18/12/2012 at 09:16 rustybroomhandle says:
The point of the article was not to impress anyone. It’s a jab at a stupid piece over at a certain self-absorbed other online publication that thinks they are here to save gaming (from what, we don’t know) and at last bring us real game journalism that’s been missing for so long. Yay, go them.
18/12/2012 at 01:47 Bfox says:
Why do all us tasteful game types have Soundwave collections?
18/12/2012 at 03:01 JoeGuy says:
This was god damn brilliant Alec. Nothing in gaming journalism beats proper RPS satire.
18/12/2012 at 04:13 frightlever says:
Is there an ethical difference between owning a knock-off Dyson fan and buying knock-off games?
Discuss.
Also, where can I buy a knock-off Dyson fan?
18/12/2012 at 07:22 wodin says:
A 1C remote control tank..don’t believe a word he says on any 1C game ala Company of heroes 2..;)
18/12/2012 at 08:39 Hunchback says:
*chuckle*
18/12/2012 at 08:46 Fenix says:
This is why I read RPS.
18/12/2012 at 08:47 Tom Camfield says:
I really liked this.
18/12/2012 at 08:55 Milky1985 says:
I don’t know what that black furry thing in the 6th picture was either, but i guess it would be unlucky if it ran in front of you.
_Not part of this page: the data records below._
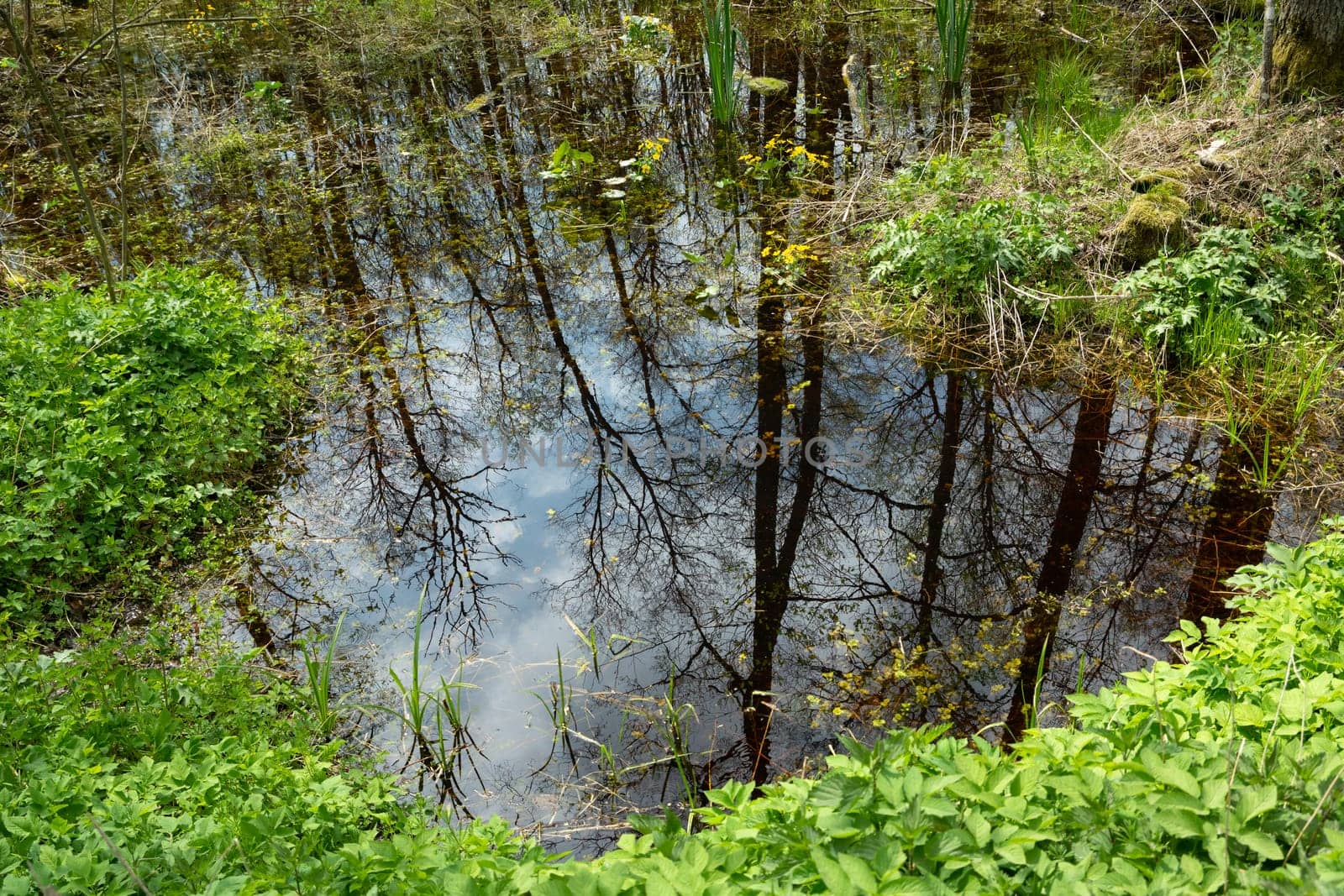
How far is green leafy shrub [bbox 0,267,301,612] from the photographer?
367 cm

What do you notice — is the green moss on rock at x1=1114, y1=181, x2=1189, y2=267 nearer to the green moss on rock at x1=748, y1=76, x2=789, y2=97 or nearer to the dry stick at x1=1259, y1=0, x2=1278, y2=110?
the dry stick at x1=1259, y1=0, x2=1278, y2=110

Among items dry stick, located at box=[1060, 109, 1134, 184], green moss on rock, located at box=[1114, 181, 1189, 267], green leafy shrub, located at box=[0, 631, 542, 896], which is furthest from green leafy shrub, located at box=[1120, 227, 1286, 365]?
green leafy shrub, located at box=[0, 631, 542, 896]

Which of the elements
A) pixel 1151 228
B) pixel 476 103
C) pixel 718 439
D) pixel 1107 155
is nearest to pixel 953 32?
pixel 1107 155

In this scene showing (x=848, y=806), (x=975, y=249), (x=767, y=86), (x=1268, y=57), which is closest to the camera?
(x=848, y=806)

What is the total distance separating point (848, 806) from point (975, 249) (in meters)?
4.06

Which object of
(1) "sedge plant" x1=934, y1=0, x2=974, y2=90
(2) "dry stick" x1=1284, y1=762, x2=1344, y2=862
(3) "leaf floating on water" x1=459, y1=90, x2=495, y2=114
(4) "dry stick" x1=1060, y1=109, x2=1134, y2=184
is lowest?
(2) "dry stick" x1=1284, y1=762, x2=1344, y2=862

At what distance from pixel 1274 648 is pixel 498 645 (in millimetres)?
2543

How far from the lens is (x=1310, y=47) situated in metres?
5.23

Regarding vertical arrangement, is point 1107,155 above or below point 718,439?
above

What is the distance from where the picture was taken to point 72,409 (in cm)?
405

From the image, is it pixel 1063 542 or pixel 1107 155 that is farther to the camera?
pixel 1107 155

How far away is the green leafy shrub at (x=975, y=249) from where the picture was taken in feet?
16.2

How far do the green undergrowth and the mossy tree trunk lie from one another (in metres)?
3.96

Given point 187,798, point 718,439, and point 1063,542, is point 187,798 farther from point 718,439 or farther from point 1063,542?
point 1063,542
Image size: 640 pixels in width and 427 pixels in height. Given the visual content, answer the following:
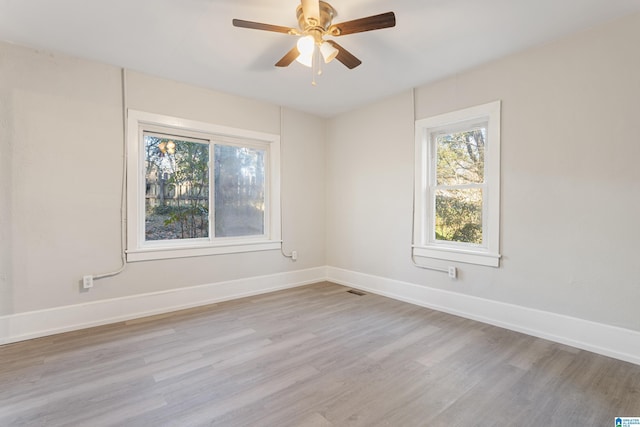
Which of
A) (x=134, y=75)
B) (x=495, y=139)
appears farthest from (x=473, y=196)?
(x=134, y=75)

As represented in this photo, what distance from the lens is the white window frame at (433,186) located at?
3010 millimetres

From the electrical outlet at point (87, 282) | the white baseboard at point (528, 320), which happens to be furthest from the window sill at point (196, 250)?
the white baseboard at point (528, 320)

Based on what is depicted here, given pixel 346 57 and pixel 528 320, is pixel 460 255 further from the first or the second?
pixel 346 57

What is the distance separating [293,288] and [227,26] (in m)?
3.25

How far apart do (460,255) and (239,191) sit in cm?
287

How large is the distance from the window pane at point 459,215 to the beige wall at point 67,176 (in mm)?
2944

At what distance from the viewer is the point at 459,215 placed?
3465 millimetres

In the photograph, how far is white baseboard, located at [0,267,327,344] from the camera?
267 centimetres

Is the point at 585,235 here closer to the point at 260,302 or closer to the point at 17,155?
the point at 260,302

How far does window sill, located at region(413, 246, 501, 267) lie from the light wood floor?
0.62m

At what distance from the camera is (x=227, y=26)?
7.97ft

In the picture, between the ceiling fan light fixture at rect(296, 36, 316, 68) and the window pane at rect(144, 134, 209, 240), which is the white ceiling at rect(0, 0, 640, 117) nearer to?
the ceiling fan light fixture at rect(296, 36, 316, 68)

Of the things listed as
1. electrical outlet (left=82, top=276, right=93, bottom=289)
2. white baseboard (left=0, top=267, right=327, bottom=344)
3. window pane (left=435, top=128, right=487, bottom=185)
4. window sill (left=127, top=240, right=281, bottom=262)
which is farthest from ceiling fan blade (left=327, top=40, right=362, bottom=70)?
electrical outlet (left=82, top=276, right=93, bottom=289)

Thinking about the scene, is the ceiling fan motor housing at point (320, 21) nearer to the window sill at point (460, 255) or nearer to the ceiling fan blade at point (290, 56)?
the ceiling fan blade at point (290, 56)
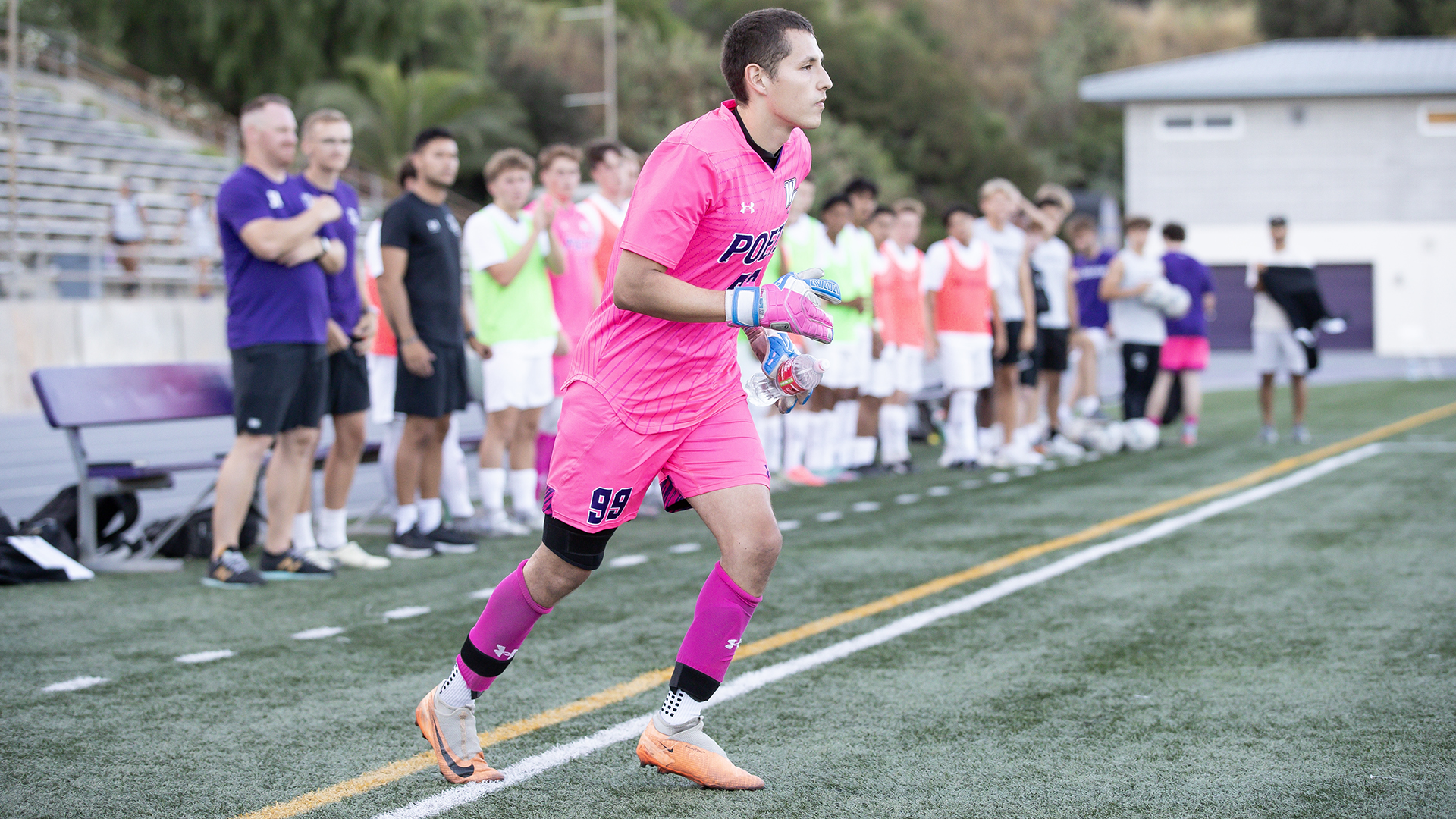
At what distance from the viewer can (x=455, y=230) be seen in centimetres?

18/12/2012 at 09:21 GoliathBro says:
Can the other aspects of the hivemind do a similar post? I’m strangely curious.
18/12/2012 at 11:10 JonasKyratzes says:
This is why I read RPS and don’t read Polygon.
18/12/2012 at 11:10 Chaz says:
Re: photo number 8. If you download the Barclays app for your smart phone, you’ll be able to ditch the pin sentry device as the app can do that for you. I’ve found it very handy, especially since mine has finally started to run out of battery and bits of the LCD display are going awol. Plus if you just want a quick over view of recent transactions, then I find it much quicker to use the app than to fire up the Barclays Online website, and log in with your membership number etc. I’m presuming of course that you’ve got your phone hooked up through your wireless router.
Just my little tip.
18/12/2012 at 11:33 mbp says:
What sort of gaming nerd doesn’t have a shelf of lovingly preserved big box games beside his gaming rig? Have you no appreciation for history?
18/12/2012 at 12:47 DickSocrates says:
I have that Joanna Newsom album, but only the CD version as I’m not as cool as Alec. But I am cooler than those of you who don’t like Joanna Newsom.
18/12/2012 at 13:01 Mctittles says:
Occupy Crecente!
18/12/2012 at 13:54 strangeloup says:
I’d not actually looked at Polygon until a link in the comments here explained that this was a pisstake article. Had a bit of a poke around on it.
Dear god. And people say Edge is pretentious.
18/12/2012 at 20:11 guygodbois00 says:
Agree on both Polygon and Edge. Presumably, that’s why we take our tea with 2 cubes of RPS
18/12/2012 at 17:55 mpk says:
Interesting to note that any comments on the theme of “wtf this article” have been deleted from the below the Polygon piece, including my own which read “This article is so utterly self-indulgent it’s embarrassing.”
EDIT: and also one from someone else which had a link to this article.
EDIT2: And I received a warning from them! Apparently I missed the whole point of the article, which is for all gamers to show off their “collections”. Ok!
19/12/2012 at 09:37 dab88 says:
Joanna Newsom? Instant respect. And a nice turntable to play it on too!